TAREFA 1 —
Responda às perguntas sobre o texto acerca do esforço dos médicos no SNS.
(a) Que entidade encomendou o estudo?
(b) Quantos anos serão precisos, no mínimo, para corrigir a situação, segundo a historiadora?
(c) A partir de que período histórico a investigação aborda a prestação dos serviços de saúde?
TAREFA 2 — Prossiga o texto sobre o estudo do esforço médico no SNS a partir da última frase.

TEXTO APRESENTADO —
--
“Devido ao aumento das tarefas, do trabalho e da diminuição do rendimento, estamos a rebentar com as pessoas e estamos a rebentar com o Serviço Nacional de Saúde (SNS)”, sustentou a historiadora, coautora do estudo, acrescentando que, no mínimo, vão ser precisos “trinta anos para corrigir a situação”, caso exista vontade política.
Raquel Varela e Renato Guedes, da Universidade Nova de Lisboa, são autores do estudo científico “Evolução do Esforço Médico no SNS depois do ‘Memorando de Entendimento’”, encomendado pelo Conselho Regional Sul da Ordem dos Médicos e que vai ser apresentado publicamente no dia 3 de dezembro, em Lisboa.
“Hoje, o que faz funcionar o Serviço Nacional de Saúde (SNS) com menos dinheiro é o facto de os médicos receberem menos e trabalharem mais. Não são modificações de gestão, melhores condições de trabalho ou controlo de gastos. O que manteve a prestação dos cuidados de saúde são os médicos que passaram a trabalhar mais por menos”, acentuou Raquel Varela.
A investigação aborda as características históricas da prestação dos serviços de saúde desde o Estado Novo e prolonga-se até ao século XXI.
Entre outros aspetos, o estudo conclui que após a aplicação do ‘Memorando de Entendimento’ da troika, a produção de cuidados de saúde (o mesmo número de consultas ou atendimentos) é mantida "com menos dinheiro e menos investimento".
De acordo com os investigadores, o atual funcionamento do SNS é feito à conta da intensificação do trabalho dos médicos e dos internos, sobretudo os médicos mais jovens; da intensificação do trabalho dos médicos de família e também dos enfermeiros e pessoal auxiliar.
A atual situação de “precariedade” foi causada pela aplicação de políticas pelo governo PSD/PP, que “não foram em nada revertidas pelo PS”, salientou Raquel Varela.
--
[Registos de dados armazenados]

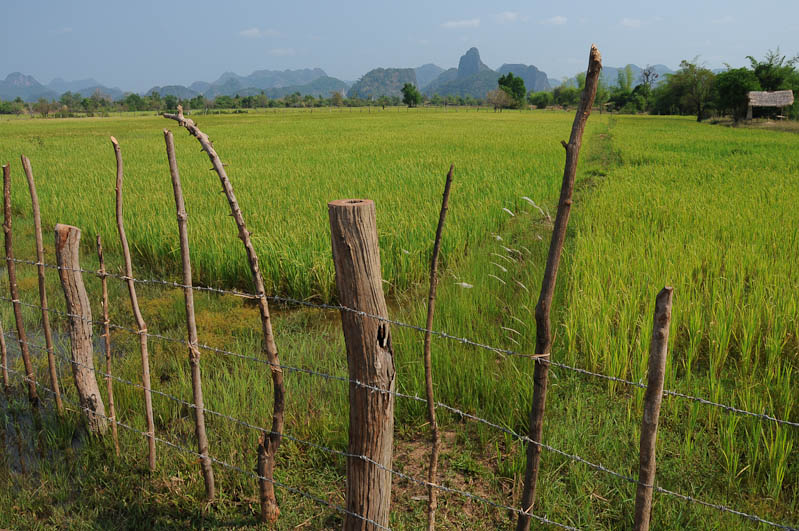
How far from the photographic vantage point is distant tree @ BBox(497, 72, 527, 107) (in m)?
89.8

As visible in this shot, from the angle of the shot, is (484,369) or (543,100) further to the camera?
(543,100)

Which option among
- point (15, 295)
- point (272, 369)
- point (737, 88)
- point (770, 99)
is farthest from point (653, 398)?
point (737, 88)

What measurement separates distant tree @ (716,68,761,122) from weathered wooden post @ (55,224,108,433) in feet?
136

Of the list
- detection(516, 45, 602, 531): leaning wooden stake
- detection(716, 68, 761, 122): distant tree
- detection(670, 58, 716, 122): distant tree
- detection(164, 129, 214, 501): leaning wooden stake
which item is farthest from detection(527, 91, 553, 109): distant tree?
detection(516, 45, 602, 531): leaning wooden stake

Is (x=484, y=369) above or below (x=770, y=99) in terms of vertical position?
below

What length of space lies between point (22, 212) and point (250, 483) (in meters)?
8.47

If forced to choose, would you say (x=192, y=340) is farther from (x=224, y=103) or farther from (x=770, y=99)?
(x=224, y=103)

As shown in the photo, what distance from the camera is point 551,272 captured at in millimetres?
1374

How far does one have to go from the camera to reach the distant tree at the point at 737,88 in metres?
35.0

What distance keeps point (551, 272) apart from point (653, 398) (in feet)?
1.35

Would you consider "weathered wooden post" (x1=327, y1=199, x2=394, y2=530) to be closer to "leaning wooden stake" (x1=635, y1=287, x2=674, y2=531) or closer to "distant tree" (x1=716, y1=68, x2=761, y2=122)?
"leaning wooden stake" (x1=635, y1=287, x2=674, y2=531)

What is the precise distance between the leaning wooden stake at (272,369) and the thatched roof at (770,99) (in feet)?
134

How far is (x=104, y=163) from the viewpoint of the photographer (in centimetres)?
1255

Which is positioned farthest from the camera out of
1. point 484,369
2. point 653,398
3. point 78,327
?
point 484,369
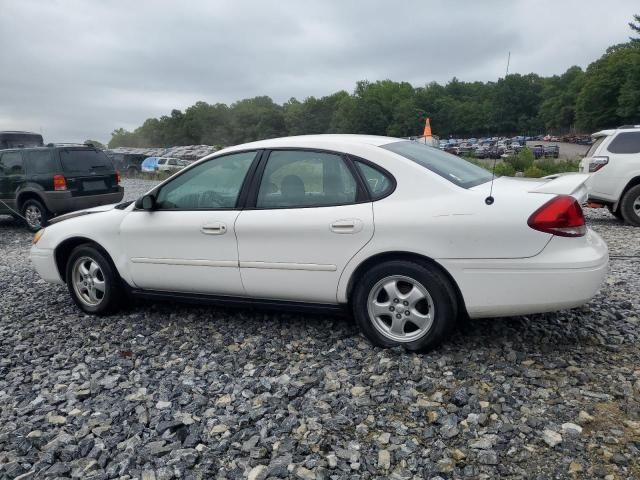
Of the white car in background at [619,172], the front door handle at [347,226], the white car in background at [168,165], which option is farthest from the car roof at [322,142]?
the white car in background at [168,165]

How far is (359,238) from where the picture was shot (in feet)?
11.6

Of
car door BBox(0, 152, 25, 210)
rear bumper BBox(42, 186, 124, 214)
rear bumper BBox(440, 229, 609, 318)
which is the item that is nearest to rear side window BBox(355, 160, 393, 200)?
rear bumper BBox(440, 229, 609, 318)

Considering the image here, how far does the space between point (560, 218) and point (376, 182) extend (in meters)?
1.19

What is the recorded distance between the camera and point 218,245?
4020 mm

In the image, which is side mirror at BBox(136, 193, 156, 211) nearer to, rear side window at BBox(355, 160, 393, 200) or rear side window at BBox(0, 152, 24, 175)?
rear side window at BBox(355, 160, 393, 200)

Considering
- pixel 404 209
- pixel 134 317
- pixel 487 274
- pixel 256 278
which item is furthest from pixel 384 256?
--
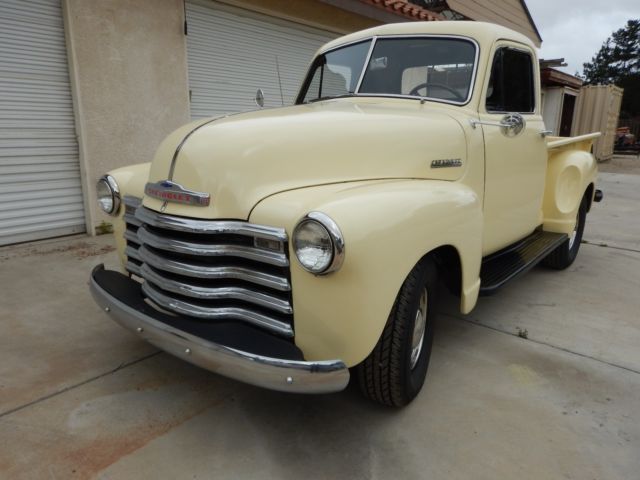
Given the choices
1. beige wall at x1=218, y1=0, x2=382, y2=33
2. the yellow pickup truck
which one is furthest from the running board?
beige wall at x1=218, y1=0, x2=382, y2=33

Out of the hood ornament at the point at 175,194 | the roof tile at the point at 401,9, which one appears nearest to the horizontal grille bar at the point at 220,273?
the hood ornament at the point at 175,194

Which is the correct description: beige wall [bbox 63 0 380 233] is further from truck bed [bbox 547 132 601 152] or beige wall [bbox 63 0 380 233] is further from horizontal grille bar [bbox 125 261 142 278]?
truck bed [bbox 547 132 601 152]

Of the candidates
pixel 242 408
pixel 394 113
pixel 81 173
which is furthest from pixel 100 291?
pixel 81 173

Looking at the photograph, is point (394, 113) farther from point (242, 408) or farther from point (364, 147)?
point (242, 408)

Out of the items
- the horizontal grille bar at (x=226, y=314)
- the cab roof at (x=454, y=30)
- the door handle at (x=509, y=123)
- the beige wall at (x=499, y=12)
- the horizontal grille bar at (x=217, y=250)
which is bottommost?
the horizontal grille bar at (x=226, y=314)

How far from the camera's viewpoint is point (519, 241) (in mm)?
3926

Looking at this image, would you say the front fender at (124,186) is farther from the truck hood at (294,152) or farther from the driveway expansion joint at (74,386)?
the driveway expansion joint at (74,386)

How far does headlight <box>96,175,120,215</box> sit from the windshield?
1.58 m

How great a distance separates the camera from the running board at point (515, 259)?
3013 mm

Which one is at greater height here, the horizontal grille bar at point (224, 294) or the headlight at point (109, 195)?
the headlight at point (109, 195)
--
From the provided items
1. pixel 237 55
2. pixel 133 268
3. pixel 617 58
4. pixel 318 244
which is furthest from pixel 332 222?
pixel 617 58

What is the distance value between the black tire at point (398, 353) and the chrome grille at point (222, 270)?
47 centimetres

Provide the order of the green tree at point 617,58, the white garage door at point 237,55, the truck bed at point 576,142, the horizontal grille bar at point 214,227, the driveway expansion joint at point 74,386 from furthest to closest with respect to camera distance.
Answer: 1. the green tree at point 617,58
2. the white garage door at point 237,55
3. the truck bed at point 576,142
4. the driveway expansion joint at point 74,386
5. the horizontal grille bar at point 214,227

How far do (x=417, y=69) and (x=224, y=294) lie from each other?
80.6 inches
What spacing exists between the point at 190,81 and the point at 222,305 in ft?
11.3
--
RESPOSTA 1 —
(a) O Conselho Regional Sul da Ordem dos Médicos.
(b) Trinta anos.
(c) A partir do Estado Novo.

RESPOSTA 2 —
“A única maneira de acabar com estas políticas era acabar com os hospitais SA/EPE”, defendeu a investigadora, recordando que o sistema português foi um dos melhores do mundo, após 1974.
“Desde o final dos anos 1990, começamos a voltar ao sistema anterior. Por diversos fatores, já não podemos falar de um SNS para todos porque as mudanças que se deram são qualitativas. Neste momento, aqueles que têm dinheiro, têm acesso a uma saúde boa e rápida, e quem não tem dinheiro não têm esses cuidados”, acrescentou Raquel Varela.
De acordo com a historiadora, o centro de saúde já não dá respostas e "destina-se" a reformados, desempregados e à prestação de cuidados de saúde maternoinfantis.
“Os centros de saúde estão abertos a horas impossíveis para os trabalhadores. Só trinta por cento das consultas de especialidade nos hospitais é que são referenciadas pelo médico de família. O hospital é cada vez mais um centro de treino como era no Estado Novo. Os nossos números mostram que os médicos estão em treinamento, em grande número. Ficam em formação no hospital e depois saem para trabalhar fora do SNS ou então não ficam em pleno ou em regime de exclusividade”, concluiu Raquel Varela.